The lectionary committee has done violence to our text by omitting Luke 10:12-15. Richard Swanson writes that, in omitting these verses, the lection “omits the allusion that clarifies this scene. Woes are pronounced on cities that have not offered a welcome to Jesus and his movement,” Swanson continues, “but before those woes comes a reference to Sodom, the city that exemplifies the refusal of the duty of hospitality” (page 159).

I suspect that the lectionary folks desired to make the reading a little less “PG-13” in its content by excising the reference to Sodom. In addition, the lectionary folks demonstrate a consistent distaste for verses which show Jesus as angry, vengeful, and pronouncing judgment on others. This editorial concern reinforces the notion that the “God of the Old Testament” is one of vengeance while Jesus’ “God of the New Testament” is one of love and grace and mercy.

Photo by Tim Mossholder on Pexels.com

That simple dichotomy is inaccurate, uncomplicated, and does not respect the authority and integrity of the text.
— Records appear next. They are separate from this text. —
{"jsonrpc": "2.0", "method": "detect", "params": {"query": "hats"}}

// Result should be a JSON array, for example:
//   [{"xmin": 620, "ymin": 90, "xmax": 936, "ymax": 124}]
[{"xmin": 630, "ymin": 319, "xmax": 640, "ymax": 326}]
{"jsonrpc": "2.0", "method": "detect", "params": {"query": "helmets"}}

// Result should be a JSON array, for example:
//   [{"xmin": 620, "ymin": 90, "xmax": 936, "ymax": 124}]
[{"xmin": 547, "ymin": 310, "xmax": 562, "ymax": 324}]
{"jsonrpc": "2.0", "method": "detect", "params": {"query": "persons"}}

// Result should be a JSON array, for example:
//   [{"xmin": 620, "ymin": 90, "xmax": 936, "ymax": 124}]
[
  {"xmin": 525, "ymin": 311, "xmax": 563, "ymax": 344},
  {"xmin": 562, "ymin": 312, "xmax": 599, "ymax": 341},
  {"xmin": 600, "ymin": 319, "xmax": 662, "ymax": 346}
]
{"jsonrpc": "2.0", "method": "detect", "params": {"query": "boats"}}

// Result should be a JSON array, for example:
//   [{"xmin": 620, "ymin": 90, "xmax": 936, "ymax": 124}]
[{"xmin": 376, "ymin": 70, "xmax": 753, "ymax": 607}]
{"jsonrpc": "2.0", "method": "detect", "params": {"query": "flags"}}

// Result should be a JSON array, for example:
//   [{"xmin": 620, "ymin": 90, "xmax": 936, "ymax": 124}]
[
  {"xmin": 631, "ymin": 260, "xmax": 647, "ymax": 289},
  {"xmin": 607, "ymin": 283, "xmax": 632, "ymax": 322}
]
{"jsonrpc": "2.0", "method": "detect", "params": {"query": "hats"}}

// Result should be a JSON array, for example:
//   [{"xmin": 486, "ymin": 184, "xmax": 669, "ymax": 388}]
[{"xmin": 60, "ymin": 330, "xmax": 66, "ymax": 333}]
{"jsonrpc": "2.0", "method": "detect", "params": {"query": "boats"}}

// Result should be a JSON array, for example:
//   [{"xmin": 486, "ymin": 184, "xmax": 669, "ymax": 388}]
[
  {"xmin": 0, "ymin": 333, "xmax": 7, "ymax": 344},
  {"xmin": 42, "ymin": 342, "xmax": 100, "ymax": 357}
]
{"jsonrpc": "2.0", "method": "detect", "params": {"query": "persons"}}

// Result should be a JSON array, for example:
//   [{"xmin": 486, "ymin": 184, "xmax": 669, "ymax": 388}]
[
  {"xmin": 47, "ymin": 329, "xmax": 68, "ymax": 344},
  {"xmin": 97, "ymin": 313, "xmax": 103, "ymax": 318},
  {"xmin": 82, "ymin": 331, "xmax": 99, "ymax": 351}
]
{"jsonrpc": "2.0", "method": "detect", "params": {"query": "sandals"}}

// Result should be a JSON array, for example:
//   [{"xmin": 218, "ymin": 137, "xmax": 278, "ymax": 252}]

Levine and Witherington suggest that verses such as Luke 10:12-15 “should serve as a corrective” for such simplistic and self-serving (from a Christian perspective) interpretations. In a footnote, they observe that “Jesus has more to say about the reality of Hell (which he calls Gehenna) than Paul, or any other NT writer, save John of Patmos in Revelation” (page 281).

These observations make the universalist hairs on the back of my neck stand on end. However, the textual point cannot be disputed. And it should not be minimized by the fiat of lectionary excisions. It’s in the text, and we should deal with it. That’s especially true when the excised text is necessary for an accurate and fulsome interpretation and reading of the text.

That being said, we can take the opportunity to review the nature of “the sin of Sodom” (whether that actually makes it into the message or not). I will quote Levine and Witherington on the matter. “Regarding the sin of Sodom, which prompted the destruction, the prophet Ezekiel makes clear that the Sodomites were destroyed because of a lack of hospitality, an allusion already prompted by the rejection of Jesus in Samaria (9:54), when James and John wanted to call down fire from heaven. Since,” they continue, “Jesus’ statement appears in the context of households either accepting or rejecting the disciples, the concern for Sodom’s hospitality is here also invoked” (page 280).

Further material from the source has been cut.